• **Input records**:
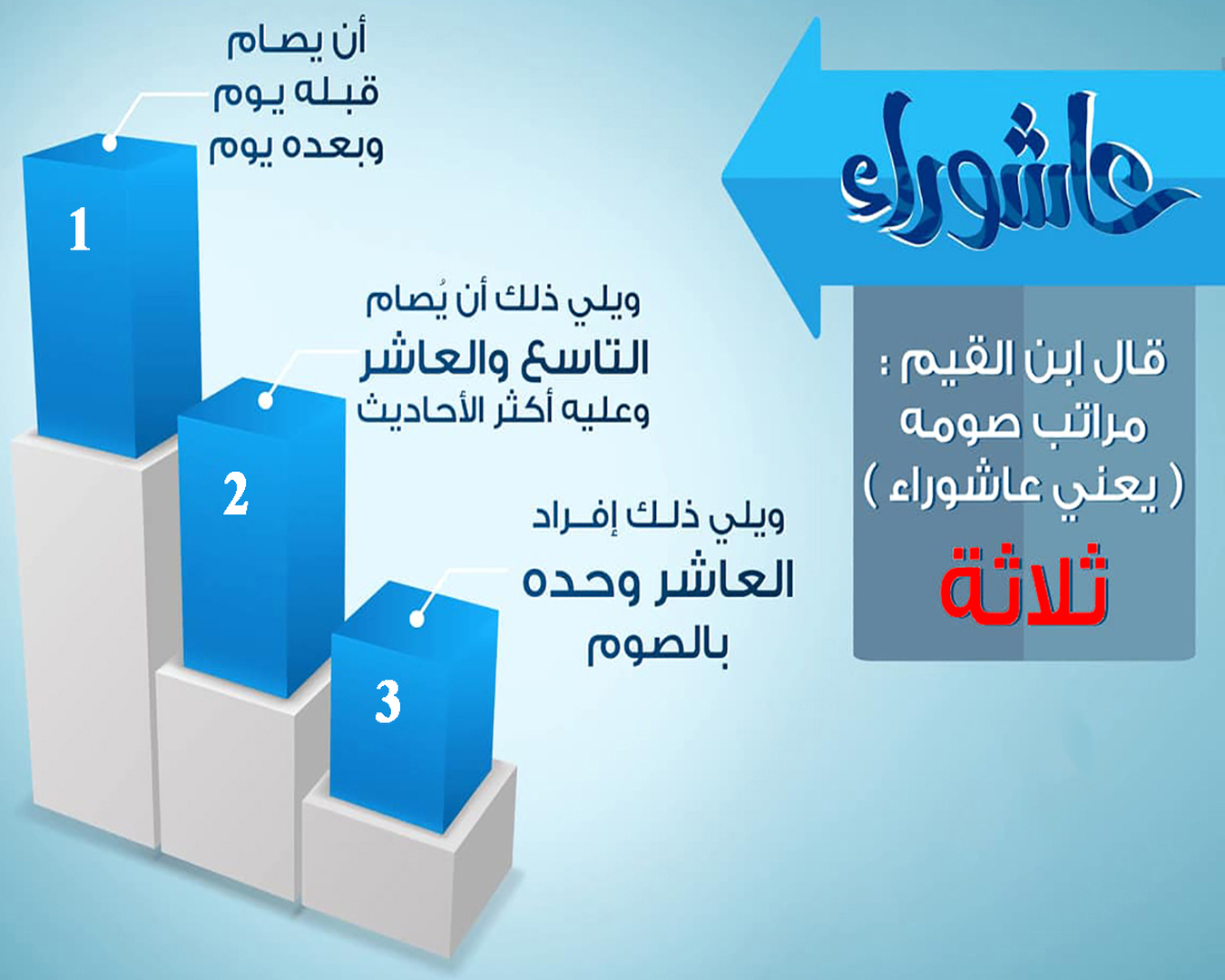 عاشوراء

قال ابن القيم : مراتب صومه ( يعني عاشوراء ) ثلاثة

أن يصام قبله يوم وبعده يوم

1

ويلي ذلك أن يُصام التاسع والعاشر وعليه أكثر الأحاديث

2

ويلي ذلك إفراد العاشر وحده بالصوم

3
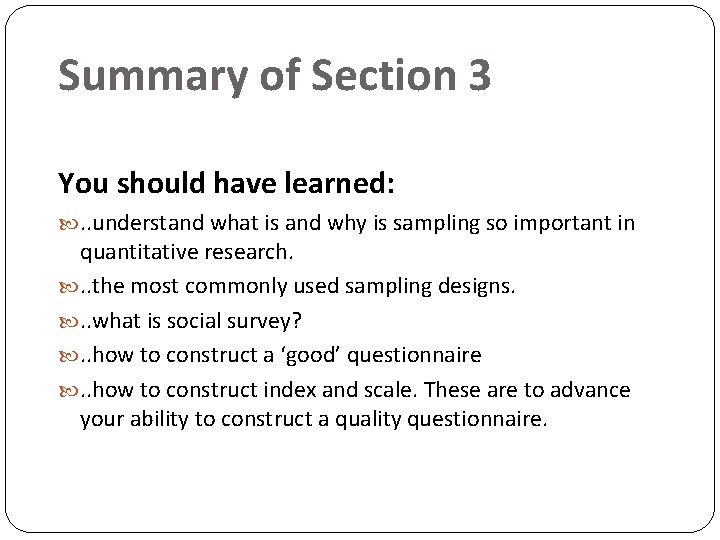 Summary of Section 3

You should have learned:

..understand what is and why is sampling so important in quantitative research.

..the most commonly used sampling designs.

..what is social survey?

..how to construct a ‘good’ questionnaire

..how to construct index and scale. These are to advance your ability to construct a quality questionnaire.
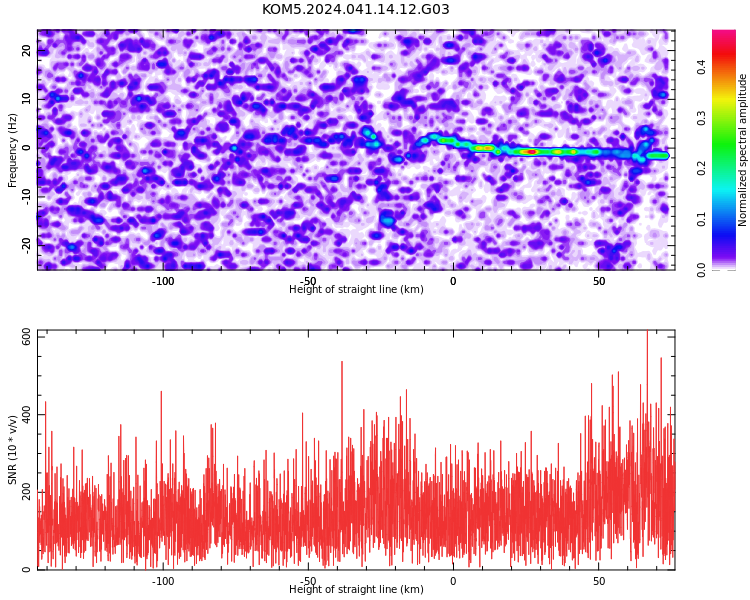 KOM5.2024.041.14.12.G03

Frequency (Hz)
20
10
0
-10
-20
-100
-50
0
50
Height of straight line (km)

Normalized spectral amplitude
0.0
0.1
0.2
0.3
0.4

SNR (10 * v/v)
600
400
200
0
-100
-50
0
50
Height of straight line (km)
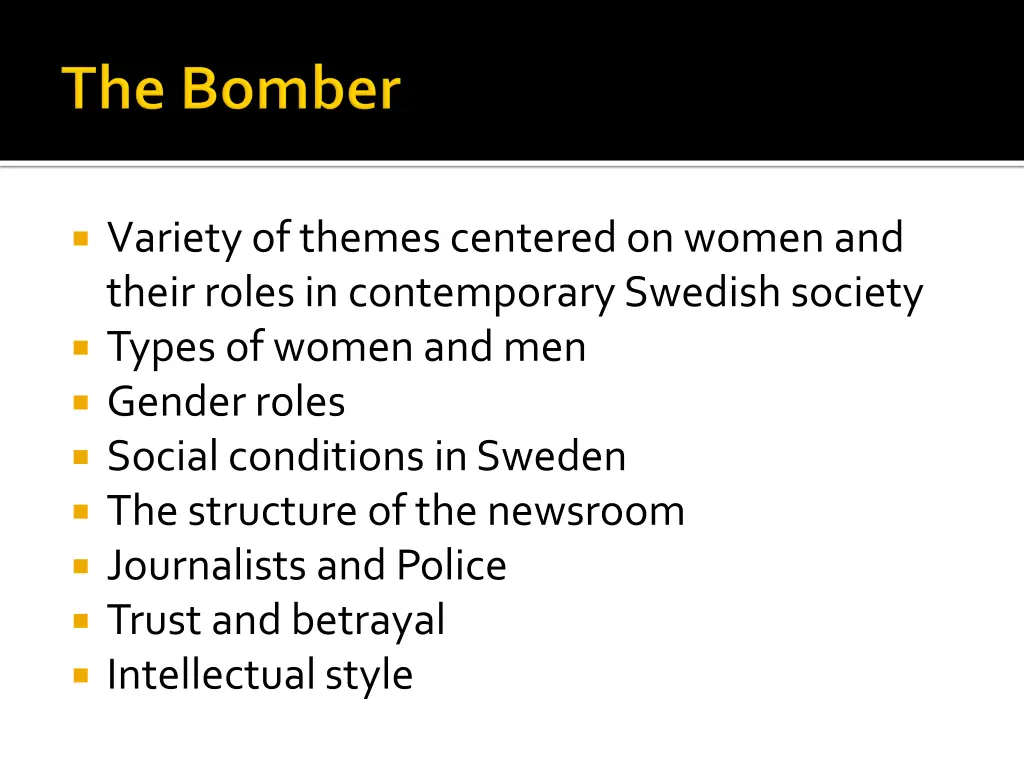 The Bomber

- Variety of themes centered on women and their roles in contemporary Swedish society
- Types of women and men
- Gender roles
- Social conditions in Sweden
- The structure of the newsroom
- Journalists and Police
- Trust and betrayal
- Intellectual style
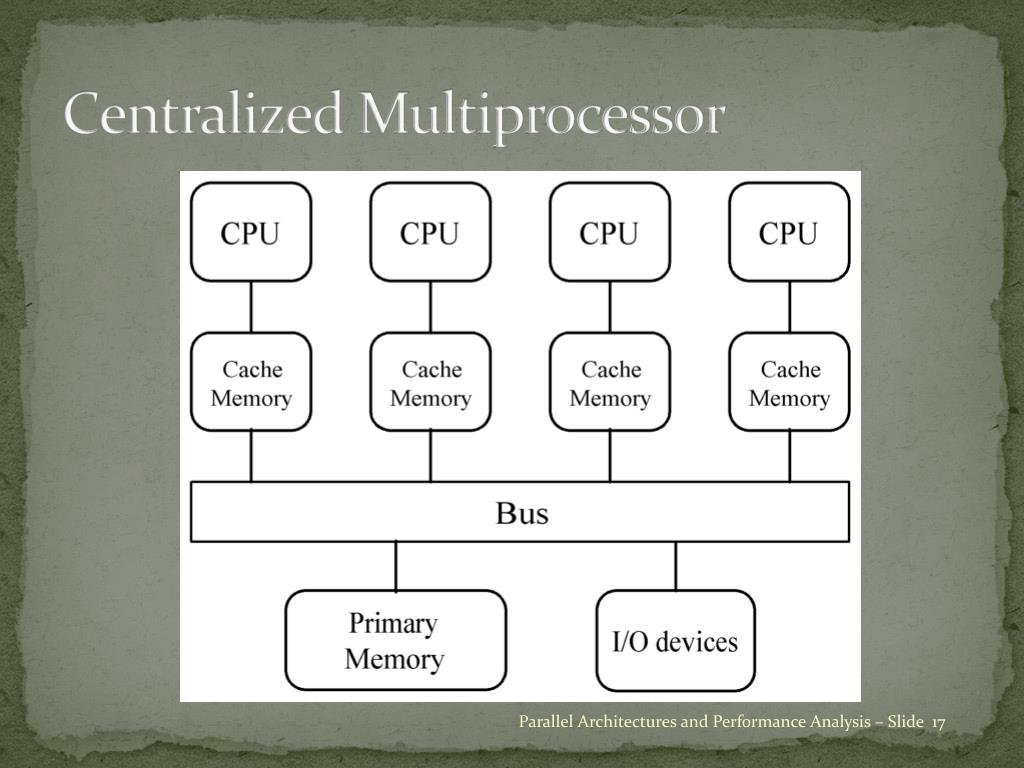 Centralized Multiprocessor

CPU
CPU
CPU
CPU

Cache Memory
Cache Memory
Cache Memory
Cache Memory

Bus

Primary Memory

I/O devices

Parallel Architectures and Performance Analysis – Slide 17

• **Action item**:
Of all the lines above, count the ones that include the string "sampling" and give the number alone.

• **Answer for this exercise**:
2